> [Directions]
In the records below, the line with "KYORITSU Leak current~Load" and every line after it must be written out exactly; no pictures belong in the result.

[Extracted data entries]
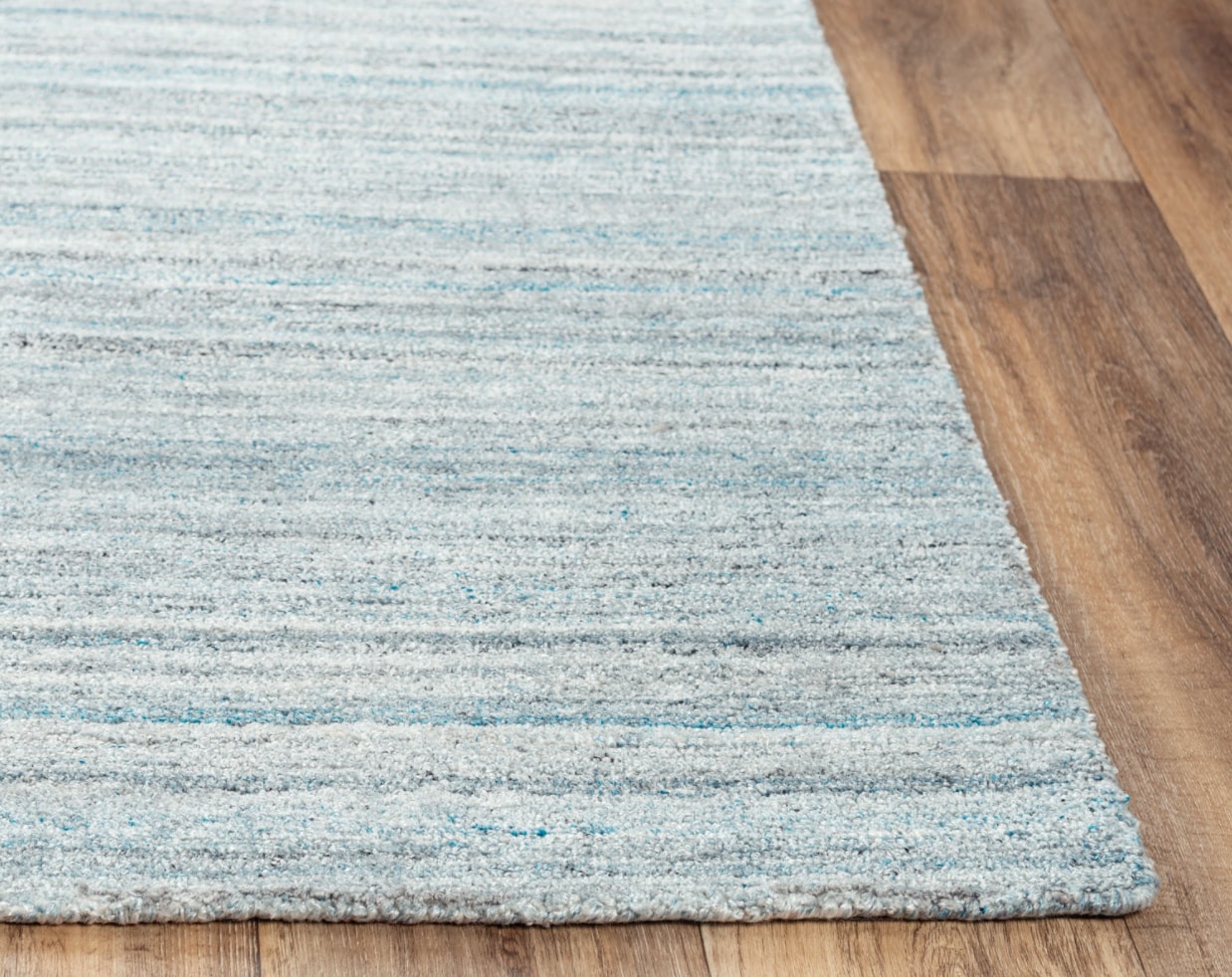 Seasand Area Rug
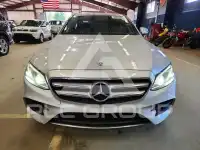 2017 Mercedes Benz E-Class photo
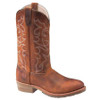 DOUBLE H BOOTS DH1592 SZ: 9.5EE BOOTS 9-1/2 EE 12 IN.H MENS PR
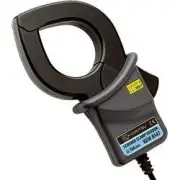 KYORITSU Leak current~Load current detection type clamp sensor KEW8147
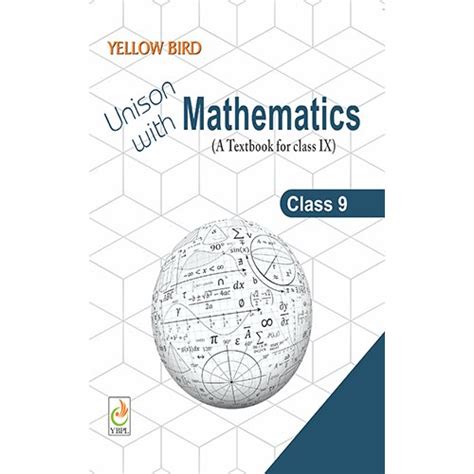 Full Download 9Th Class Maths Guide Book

> [Task result]
 KYORITSU Leak current~Load current detection type clamp sensor KEW8147
 Full Download 9Th Class Maths Guide Book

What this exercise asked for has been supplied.